When the topic of downloading YouTube videos comes up, the first question to be asked will be: Is it legal? When it comes to copyright, as long as you’re downloading a video for your own personal offline use, you’re probably okay.
It becomes tricky when you consider Google’s terms of service for YouTube, which reads: “You shall not download any Content unless you see a ‘download’ or similar link displayed by YouTube on the Service for that Content.”
After all, watching YouTube videos offline is taking money out of Google’s pocket and those of the videos’ creators. There’s a reason YouTube runs pre-roll ads: people make a living that way.
So, let’s be clear, taking video from YouTube is a big no-no.

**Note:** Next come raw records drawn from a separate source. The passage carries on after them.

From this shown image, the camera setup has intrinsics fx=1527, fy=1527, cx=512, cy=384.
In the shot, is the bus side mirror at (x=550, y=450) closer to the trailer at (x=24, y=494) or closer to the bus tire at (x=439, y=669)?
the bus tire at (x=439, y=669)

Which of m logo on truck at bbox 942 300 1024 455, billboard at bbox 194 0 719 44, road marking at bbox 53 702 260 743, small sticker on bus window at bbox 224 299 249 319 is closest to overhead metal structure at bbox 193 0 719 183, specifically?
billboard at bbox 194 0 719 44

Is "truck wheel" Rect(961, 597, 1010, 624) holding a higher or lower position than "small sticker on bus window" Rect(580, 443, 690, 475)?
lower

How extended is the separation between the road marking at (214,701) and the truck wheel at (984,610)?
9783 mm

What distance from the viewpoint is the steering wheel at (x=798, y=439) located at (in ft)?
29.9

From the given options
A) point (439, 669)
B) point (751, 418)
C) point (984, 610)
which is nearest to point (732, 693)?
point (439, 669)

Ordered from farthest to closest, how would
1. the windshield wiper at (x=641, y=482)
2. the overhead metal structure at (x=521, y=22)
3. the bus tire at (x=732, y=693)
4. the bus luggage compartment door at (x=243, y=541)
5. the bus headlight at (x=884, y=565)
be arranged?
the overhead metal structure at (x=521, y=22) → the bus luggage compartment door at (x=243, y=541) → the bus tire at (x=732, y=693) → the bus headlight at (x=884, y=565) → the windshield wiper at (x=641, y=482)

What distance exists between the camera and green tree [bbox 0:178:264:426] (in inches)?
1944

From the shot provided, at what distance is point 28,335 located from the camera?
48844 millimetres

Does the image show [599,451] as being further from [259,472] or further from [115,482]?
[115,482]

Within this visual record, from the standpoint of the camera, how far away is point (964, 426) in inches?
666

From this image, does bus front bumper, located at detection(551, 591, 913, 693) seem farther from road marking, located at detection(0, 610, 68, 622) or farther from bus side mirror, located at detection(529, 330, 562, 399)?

If you want to share a video, YouTube makes it pretty damn easy to do, from embedding to emailing to sharing via social networks. You don’t really need to download a video most of the time. But maybe you have your reasons. We won’t judge. If you must download a YouTube video absolutely need to, just for yourself, and not for dissemination the here are some few useful ways to do that:
Use 3rd Party Software
Third-party software is where many will find the best control for downloading online videos. Typically, you paste the URL for the YouTube video you want into the app, and it downloads the highest quality version it can find, typically in MP4 format. (It used to be that YouTube videos were all Flash-based, so your download was an FLV file, but those tend to be harder to play back. MP4, short for MPEG-4 Part 14 multimedia format, plays everywhere on anything.) Here are some options:
4K Video Downloader
4K Video Downloader (and companion app 4K YouTube to MP3) is frequently updated and features clear download links; no ad traps here. It does what it advertises: grabs videos up to 4K in quality and downloads to plenty of formats—it will even grab subtitles. You can even use it to download an entire subscribed YouTube channel. The sites supported are more limited to the big names like YouTube, Vimeo, and Facebook, but that probably covers most of what you need.
Freemake Video Downloader
Free (with caveats);
Freemake claims it can download video from over 10,000 sites; “Loved by 83 Million users,” it brags. With YouTube videos, it grabs things in any format, lets you save links, and downloads multiple videos at once. It also claims to be the fastest, grabbing a two-hour HD video in four minutes, but users can limit the speed if they’re on a throttled internet connection. And that price? For free, it’s a no-brainer, though you have to put up with advertisements. If you only want to grab music out of the videos you watch, it also offers the free Freemake YouTube to MP3 Boom.
The caveats: Freemake throws in extras when you install, including a third-party antivirus program and a forced change to Yahoo as your search engine in all your browsers. Make sure with this, or any program, that you do the custom install to avoid unwanted changes to your system. Should you trust Freemake? It devotes an entire webpage to reasons why you should it claims antivirus programs flag them as a false-positive caused by its advertising partner installing potentially unwanted programs, but whether you believe is up to you.
Another free grabber program, TubeGet will download in HD, SD, or 4K, and from not just YouTube, but also 10,000-plus video-hosting sites—including, it claims, Netflix. The program has a built-in MP3 converter, which grab as many as five videos simultaneously.